YOUR GOAL:
The result should be every line of the listing that contains "variable".

STORED DATA:
****************************************
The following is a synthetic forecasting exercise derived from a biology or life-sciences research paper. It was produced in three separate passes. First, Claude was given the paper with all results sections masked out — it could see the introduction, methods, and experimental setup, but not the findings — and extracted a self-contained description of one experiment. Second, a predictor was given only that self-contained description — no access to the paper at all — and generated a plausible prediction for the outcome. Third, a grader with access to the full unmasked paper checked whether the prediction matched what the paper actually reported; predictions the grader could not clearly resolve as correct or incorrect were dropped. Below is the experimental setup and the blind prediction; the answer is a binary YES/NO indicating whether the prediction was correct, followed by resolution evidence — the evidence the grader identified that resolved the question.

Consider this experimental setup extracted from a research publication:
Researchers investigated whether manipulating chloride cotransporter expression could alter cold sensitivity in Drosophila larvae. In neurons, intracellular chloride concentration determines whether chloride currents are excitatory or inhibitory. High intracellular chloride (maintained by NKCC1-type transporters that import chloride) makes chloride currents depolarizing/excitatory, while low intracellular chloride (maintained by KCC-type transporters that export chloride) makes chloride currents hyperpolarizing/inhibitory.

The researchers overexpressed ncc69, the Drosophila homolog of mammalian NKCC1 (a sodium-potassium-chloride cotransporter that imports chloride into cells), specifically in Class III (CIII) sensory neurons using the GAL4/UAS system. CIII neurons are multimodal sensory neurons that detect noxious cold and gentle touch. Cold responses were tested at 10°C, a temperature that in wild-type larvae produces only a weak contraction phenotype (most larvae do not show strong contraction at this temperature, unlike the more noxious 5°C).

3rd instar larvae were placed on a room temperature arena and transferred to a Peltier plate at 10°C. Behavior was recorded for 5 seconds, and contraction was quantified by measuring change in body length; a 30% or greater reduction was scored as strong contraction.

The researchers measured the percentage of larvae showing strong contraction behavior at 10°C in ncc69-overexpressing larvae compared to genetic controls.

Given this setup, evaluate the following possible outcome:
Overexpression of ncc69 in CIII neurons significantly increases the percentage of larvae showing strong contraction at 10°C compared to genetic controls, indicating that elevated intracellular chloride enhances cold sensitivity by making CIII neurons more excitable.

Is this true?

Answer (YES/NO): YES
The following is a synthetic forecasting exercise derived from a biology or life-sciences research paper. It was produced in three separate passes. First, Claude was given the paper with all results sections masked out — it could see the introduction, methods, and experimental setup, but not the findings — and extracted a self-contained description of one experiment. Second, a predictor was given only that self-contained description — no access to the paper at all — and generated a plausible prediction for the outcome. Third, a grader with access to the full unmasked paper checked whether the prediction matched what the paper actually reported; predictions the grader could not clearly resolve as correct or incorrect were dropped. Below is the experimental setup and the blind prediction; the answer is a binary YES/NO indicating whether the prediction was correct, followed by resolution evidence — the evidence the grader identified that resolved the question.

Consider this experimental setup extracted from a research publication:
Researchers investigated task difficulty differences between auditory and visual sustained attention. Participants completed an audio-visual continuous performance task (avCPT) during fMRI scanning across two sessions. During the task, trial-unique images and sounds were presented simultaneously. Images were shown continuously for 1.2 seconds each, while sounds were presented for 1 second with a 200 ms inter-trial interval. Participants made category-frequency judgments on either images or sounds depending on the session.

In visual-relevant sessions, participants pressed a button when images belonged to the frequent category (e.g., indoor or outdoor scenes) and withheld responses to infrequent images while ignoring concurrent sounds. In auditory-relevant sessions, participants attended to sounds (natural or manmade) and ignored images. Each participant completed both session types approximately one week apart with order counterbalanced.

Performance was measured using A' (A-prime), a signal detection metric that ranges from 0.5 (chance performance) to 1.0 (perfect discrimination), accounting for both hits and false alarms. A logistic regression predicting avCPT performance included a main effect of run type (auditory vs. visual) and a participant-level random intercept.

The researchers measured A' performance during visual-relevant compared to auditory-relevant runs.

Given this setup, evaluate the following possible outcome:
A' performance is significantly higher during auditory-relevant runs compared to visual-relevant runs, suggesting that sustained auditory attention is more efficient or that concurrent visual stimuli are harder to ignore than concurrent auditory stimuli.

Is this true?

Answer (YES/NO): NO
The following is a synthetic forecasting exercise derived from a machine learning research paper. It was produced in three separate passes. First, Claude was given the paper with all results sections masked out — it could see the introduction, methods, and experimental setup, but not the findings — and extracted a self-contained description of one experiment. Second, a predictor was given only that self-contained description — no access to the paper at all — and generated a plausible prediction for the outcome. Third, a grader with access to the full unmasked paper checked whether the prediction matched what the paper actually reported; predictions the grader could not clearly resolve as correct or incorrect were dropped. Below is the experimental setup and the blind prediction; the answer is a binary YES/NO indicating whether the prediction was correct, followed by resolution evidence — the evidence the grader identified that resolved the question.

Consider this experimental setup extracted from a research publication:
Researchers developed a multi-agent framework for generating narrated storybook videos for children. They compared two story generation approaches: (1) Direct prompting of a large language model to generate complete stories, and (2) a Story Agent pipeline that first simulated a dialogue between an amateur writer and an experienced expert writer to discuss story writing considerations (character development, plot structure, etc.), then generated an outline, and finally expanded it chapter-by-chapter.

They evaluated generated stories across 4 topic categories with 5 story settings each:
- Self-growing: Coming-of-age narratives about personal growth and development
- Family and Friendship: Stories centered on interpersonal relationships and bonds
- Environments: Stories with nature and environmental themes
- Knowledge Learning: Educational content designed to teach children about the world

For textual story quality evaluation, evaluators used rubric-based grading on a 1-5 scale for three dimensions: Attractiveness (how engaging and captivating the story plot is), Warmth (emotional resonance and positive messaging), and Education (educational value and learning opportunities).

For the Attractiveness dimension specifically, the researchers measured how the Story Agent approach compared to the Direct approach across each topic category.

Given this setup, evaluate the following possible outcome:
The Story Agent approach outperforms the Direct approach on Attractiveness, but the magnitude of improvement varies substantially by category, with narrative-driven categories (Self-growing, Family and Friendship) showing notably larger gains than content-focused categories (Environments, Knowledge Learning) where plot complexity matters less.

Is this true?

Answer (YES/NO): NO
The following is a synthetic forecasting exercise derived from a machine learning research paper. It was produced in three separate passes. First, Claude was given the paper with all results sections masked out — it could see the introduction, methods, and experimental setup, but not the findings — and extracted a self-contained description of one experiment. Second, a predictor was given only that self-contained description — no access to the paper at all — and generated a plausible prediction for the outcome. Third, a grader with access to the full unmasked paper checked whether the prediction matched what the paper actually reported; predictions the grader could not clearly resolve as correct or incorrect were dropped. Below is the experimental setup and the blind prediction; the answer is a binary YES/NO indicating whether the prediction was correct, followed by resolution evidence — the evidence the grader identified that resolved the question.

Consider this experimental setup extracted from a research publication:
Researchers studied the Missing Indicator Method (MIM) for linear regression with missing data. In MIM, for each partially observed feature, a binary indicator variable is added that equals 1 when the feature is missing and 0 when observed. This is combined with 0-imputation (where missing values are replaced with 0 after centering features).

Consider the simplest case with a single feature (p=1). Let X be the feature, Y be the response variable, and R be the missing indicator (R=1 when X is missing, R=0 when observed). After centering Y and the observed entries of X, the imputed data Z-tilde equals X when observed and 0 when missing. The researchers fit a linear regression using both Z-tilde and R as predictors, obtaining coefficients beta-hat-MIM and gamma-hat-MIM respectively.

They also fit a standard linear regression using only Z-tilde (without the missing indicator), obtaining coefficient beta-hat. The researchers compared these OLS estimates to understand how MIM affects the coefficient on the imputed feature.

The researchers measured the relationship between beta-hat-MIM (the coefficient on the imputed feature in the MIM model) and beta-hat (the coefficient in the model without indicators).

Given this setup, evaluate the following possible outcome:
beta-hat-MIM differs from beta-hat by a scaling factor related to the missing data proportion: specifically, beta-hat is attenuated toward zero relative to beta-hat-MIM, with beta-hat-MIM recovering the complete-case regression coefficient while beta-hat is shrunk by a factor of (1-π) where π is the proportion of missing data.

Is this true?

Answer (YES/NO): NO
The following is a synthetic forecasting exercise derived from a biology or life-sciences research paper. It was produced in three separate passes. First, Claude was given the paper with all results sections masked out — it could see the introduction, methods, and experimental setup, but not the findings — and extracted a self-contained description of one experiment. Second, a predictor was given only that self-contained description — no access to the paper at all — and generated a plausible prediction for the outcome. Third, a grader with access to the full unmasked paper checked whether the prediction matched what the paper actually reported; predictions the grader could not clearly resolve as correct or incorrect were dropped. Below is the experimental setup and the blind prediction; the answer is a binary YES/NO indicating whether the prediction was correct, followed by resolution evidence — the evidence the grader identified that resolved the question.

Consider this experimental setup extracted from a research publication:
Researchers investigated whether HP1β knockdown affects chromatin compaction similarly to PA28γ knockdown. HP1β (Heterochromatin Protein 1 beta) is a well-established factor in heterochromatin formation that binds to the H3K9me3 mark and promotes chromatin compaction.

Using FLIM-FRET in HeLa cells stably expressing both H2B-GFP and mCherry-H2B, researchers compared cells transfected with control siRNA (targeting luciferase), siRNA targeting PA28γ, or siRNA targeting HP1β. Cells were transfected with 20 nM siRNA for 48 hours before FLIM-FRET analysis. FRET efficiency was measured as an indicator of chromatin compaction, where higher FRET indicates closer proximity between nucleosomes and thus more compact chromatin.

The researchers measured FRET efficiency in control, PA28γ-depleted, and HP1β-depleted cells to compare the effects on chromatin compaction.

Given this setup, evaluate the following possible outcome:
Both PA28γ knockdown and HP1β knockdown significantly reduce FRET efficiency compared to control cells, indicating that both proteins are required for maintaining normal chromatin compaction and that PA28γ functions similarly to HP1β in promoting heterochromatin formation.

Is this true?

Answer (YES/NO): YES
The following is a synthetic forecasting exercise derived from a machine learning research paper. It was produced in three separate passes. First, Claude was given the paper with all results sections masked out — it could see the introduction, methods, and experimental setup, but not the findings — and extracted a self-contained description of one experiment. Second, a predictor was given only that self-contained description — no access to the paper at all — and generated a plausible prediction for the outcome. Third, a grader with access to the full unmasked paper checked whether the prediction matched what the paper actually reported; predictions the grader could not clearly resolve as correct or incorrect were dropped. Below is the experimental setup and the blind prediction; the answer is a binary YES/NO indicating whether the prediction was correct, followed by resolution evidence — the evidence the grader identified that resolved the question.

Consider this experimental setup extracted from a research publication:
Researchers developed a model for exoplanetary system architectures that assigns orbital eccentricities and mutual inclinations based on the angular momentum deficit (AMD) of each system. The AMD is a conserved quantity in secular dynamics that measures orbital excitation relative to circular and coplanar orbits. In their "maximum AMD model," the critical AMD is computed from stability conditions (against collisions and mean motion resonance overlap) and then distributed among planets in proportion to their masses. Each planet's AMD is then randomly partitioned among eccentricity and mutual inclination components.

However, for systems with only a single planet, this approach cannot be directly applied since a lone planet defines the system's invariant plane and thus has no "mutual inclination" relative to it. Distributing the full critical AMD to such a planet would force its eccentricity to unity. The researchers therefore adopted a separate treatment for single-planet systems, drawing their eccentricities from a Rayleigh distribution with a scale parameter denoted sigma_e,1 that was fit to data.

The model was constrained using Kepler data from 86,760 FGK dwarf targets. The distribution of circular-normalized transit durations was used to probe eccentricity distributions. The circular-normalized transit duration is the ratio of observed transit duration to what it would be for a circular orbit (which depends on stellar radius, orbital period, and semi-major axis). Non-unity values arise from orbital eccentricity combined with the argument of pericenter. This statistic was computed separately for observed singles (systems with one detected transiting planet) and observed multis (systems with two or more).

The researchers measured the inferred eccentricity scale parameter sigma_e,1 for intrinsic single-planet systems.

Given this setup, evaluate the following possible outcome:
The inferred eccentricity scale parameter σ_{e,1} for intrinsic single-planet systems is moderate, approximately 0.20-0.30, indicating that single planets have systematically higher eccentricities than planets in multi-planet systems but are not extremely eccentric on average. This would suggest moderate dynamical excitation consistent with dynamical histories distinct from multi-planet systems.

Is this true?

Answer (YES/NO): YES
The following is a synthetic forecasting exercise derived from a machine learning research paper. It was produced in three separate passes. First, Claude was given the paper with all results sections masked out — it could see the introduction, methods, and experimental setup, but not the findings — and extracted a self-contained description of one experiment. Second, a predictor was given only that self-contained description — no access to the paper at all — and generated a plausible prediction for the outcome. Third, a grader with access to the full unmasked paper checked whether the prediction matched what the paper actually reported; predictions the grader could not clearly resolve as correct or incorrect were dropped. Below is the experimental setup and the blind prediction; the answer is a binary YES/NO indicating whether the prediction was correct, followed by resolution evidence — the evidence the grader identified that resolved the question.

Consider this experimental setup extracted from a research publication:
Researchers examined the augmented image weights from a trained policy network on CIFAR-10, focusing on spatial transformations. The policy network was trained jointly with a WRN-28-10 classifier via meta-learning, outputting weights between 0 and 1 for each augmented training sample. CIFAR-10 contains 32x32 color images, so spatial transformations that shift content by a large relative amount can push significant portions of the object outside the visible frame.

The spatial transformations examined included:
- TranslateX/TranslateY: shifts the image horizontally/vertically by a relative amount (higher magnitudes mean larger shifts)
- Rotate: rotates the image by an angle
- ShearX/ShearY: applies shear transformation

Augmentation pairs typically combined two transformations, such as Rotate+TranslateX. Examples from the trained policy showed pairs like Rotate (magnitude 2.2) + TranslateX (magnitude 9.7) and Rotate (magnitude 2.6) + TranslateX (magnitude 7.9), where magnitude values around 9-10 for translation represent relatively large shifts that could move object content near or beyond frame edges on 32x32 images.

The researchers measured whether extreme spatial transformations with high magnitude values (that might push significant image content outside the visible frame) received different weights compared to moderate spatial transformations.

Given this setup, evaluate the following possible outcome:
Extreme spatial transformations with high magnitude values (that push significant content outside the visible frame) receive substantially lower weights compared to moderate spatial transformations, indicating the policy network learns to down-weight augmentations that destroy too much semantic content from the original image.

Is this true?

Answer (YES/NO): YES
****************************************
RESPONSE TO THIS TASK:
Researchers studied the Missing Indicator Method (MIM) for linear regression with missing data. In MIM, for each partially observed feature, a binary indicator variable is added that equals 1 when the feature is missing and 0 when observed. This is combined with 0-imputation (where missing values are replaced with 0 after centering features).
Consider the simplest case with a single feature (p=1). Let X be the feature, Y be the response variable, and R be the missing indicator (R=1 when X is missing, R=0 when observed). After centering Y and the observed entries of X, the imputed data Z-tilde equals X when observed and 0 when missing. The researchers fit a linear regression using both Z-tilde and R as predictors, obtaining coefficients beta-hat-MIM and gamma-hat-MIM respectively.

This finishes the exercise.